Directive: Rewrite the lines from the one containing "Which category has the lowest" through the one containing "What type of", swapping "Figur 9" for "Figure 9" and leaving everything else as it stands. Return only those lines, and omit the pictures.

Material supplied:

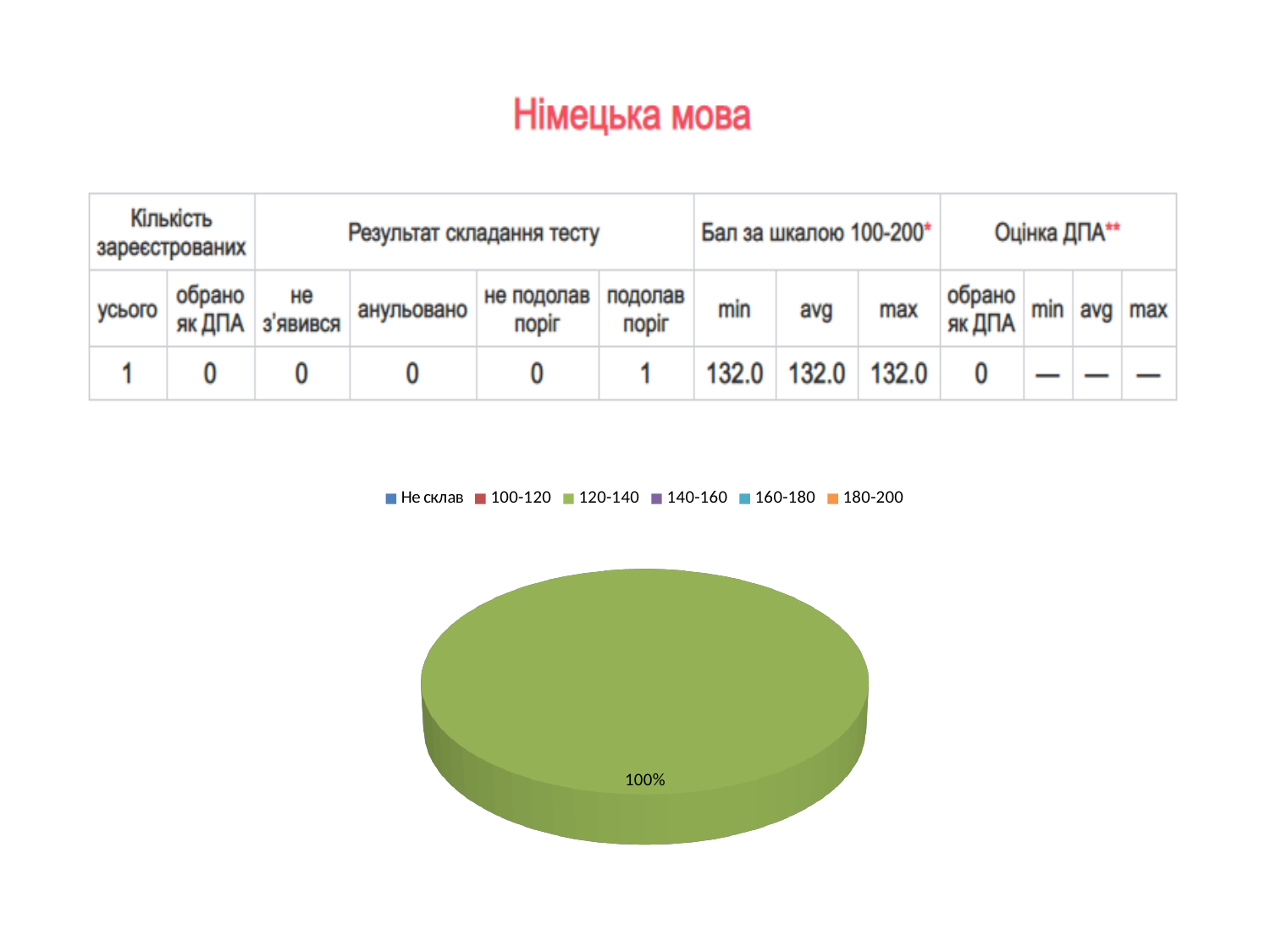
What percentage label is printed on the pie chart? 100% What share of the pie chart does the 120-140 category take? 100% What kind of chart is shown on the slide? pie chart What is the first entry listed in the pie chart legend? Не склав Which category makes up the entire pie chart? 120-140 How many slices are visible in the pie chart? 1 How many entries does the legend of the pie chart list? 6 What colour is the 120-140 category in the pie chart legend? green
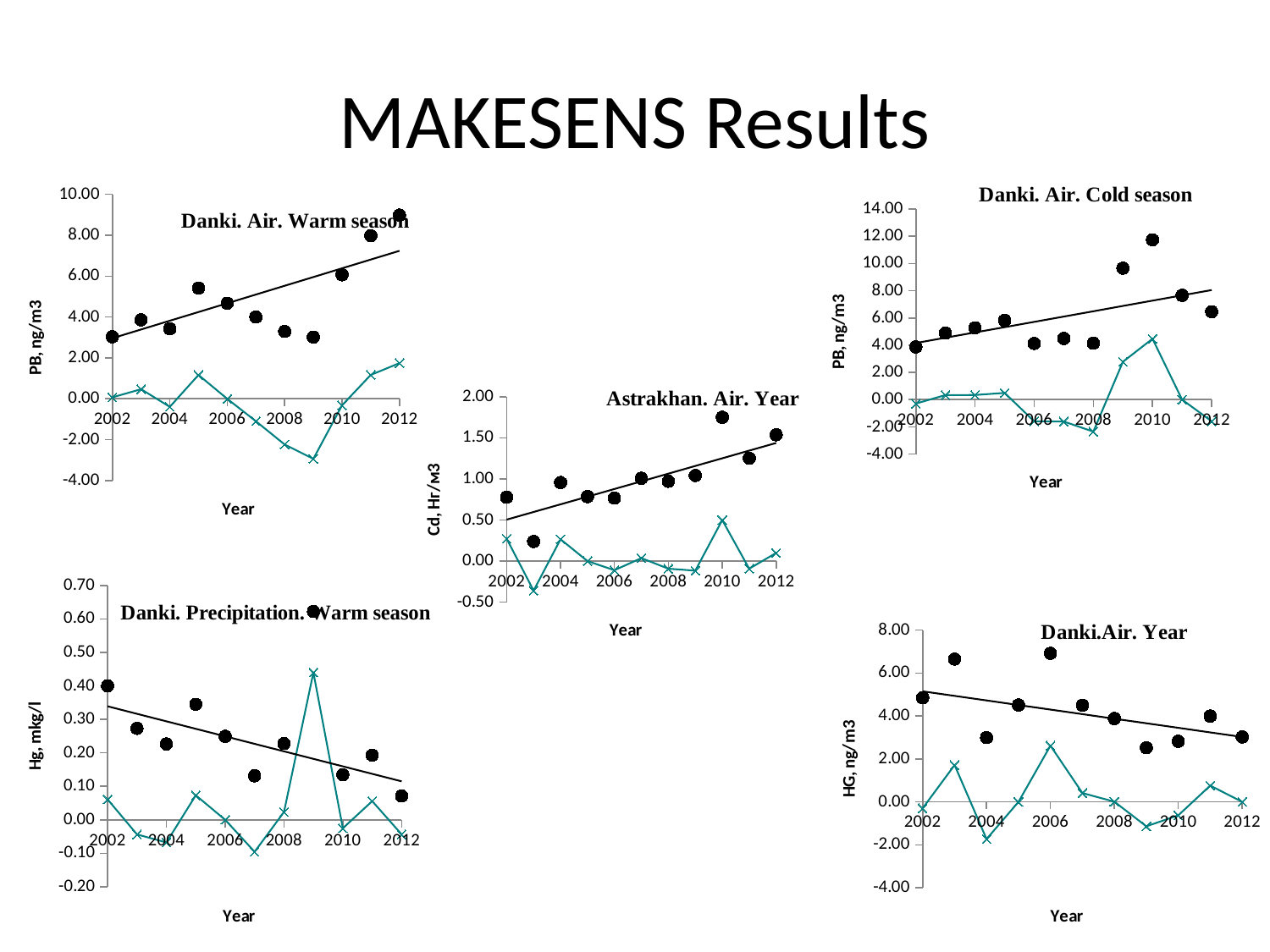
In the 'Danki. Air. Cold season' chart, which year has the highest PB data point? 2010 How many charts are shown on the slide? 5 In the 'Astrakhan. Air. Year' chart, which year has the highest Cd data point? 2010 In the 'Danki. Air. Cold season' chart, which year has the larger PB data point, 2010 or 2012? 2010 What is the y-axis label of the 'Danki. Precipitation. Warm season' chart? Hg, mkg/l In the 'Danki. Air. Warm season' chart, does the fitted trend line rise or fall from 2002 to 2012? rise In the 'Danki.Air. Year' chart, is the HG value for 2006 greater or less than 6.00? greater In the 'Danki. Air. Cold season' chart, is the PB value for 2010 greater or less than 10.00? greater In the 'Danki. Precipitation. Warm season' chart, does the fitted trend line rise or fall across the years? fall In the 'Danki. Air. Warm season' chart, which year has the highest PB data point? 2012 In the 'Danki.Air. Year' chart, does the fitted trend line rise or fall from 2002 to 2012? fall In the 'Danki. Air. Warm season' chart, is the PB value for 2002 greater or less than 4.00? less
==
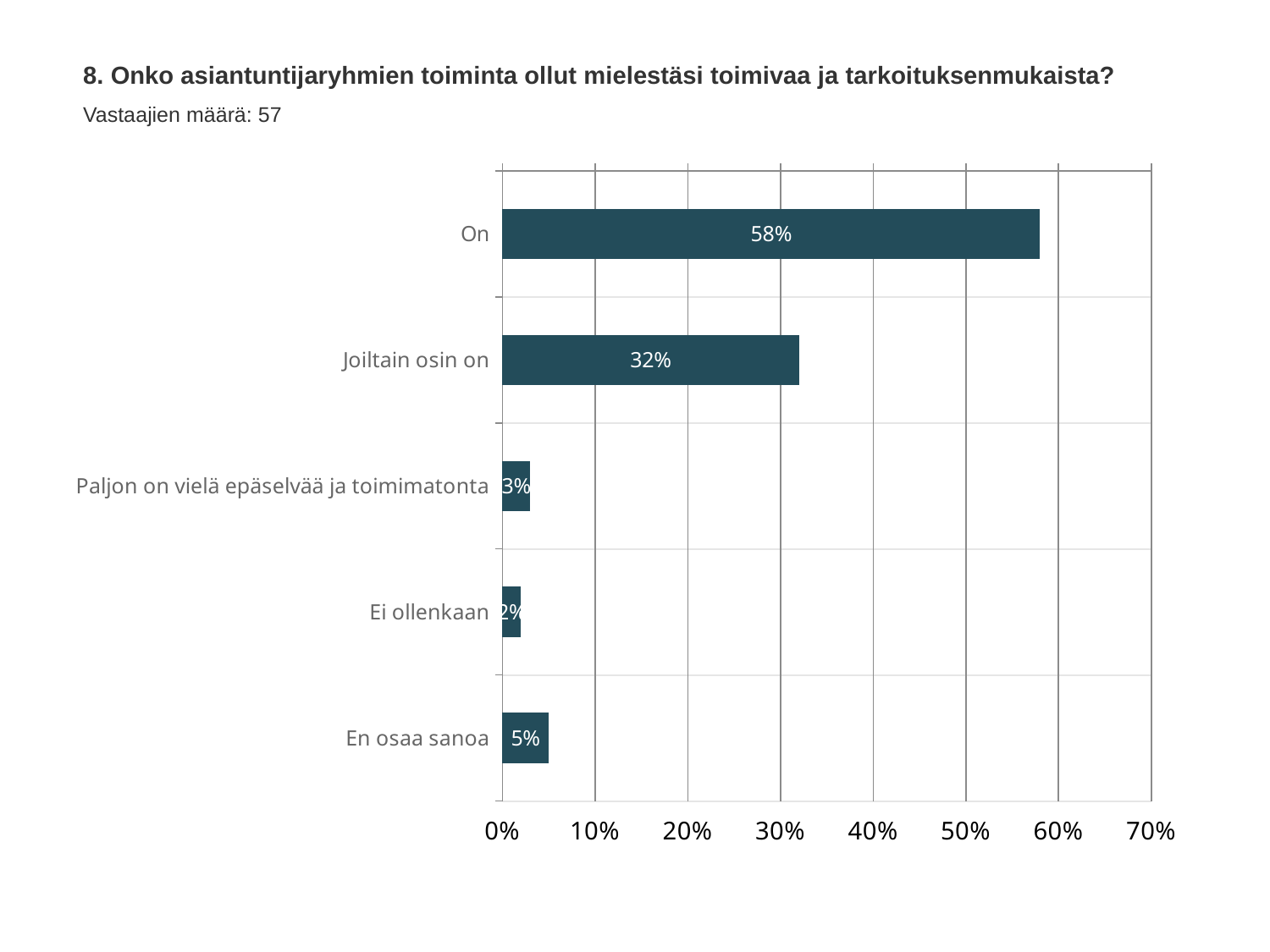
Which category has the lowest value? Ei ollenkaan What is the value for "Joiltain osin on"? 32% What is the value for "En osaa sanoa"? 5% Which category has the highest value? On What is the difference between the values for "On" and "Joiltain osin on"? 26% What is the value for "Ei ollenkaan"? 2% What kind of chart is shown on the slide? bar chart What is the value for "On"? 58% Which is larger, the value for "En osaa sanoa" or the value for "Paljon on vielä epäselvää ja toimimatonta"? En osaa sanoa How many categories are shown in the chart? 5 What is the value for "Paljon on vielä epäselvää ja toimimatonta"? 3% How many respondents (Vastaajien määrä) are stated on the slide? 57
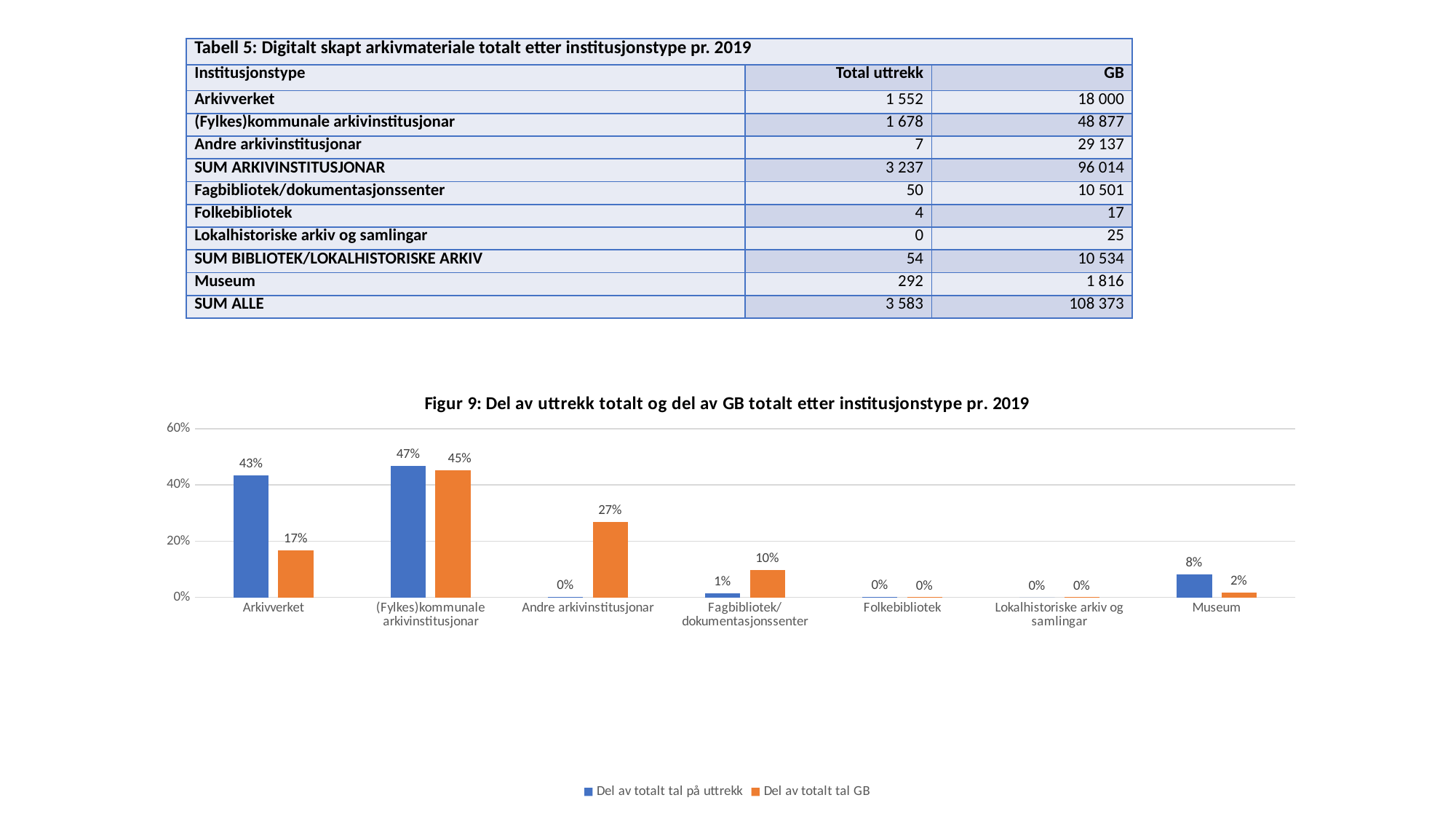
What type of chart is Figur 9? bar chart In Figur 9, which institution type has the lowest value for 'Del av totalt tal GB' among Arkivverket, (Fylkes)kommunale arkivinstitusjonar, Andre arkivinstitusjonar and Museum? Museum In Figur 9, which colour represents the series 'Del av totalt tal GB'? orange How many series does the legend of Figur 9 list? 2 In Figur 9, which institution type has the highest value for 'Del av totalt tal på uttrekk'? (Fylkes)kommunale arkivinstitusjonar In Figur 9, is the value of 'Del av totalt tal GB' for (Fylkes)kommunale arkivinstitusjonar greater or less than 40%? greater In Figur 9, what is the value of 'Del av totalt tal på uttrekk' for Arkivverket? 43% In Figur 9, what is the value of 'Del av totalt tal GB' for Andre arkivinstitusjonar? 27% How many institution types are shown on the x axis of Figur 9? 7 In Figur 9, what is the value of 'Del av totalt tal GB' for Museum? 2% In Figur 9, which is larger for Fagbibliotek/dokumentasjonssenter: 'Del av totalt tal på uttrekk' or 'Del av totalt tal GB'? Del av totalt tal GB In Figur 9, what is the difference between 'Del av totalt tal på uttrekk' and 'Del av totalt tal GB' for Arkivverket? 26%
---
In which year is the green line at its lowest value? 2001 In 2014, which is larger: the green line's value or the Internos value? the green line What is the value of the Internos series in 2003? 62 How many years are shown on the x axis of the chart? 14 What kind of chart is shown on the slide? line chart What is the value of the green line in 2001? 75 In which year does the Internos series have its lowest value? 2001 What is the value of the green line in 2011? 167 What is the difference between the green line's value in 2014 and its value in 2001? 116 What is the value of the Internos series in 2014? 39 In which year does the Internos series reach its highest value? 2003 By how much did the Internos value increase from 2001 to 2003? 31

Your solution:
Which category has the lowest value? Ei ollenkaan What is the value for "Joiltain osin on"? 32% What is the value for "En osaa sanoa"? 5% Which category has the highest value? On What is the difference between the values for "On" and "Joiltain osin on"? 26% What is the value for "Ei ollenkaan"? 2% What kind of chart is shown on the slide? bar chart What is the value for "On"? 58% Which is larger, the value for "En osaa sanoa" or the value for "Paljon on vielä epäselvää ja toimimatonta"? En osaa sanoa How many categories are shown in the chart? 5 What is the value for "Paljon on vielä epäselvää ja toimimatonta"? 3% How many respondents (Vastaajien määrä) are stated on the slide? 57
What type of chart is Figure 9? bar chart In Figure 9, which institution type has the lowest value for 'Del av totalt tal GB' among Arkivverket, (Fylkes)kommunale arkivinstitusjonar, Andre arkivinstitusjonar and Museum? Museum In Figure 9, which colour represents the series 'Del av totalt tal GB'? orange How many series does the legend of Figure 9 list? 2 In Figure 9, which institution type has the highest value for 'Del av totalt tal på uttrekk'? (Fylkes)kommunale arkivinstitusjonar In Figure 9, is the value of 'Del av totalt tal GB' for (Fylkes)kommunale arkivinstitusjonar greater or less than 40%? greater In Figure 9, what is the value of 'Del av totalt tal på uttrekk' for Arkivverket? 43% In Figure 9, what is the value of 'Del av totalt tal GB' for Andre arkivinstitusjonar? 27% How many institution types are shown on the x axis of Figure 9? 7 In Figure 9, what is the value of 'Del av totalt tal GB' for Museum? 2% In Figure 9, which is larger for Fagbibliotek/dokumentasjonssenter: 'Del av totalt tal på uttrekk' or 'Del av totalt tal GB'? Del av totalt tal GB In Figure 9, what is the difference between 'Del av totalt tal på uttrekk' and 'Del av totalt tal GB' for Arkivverket? 26%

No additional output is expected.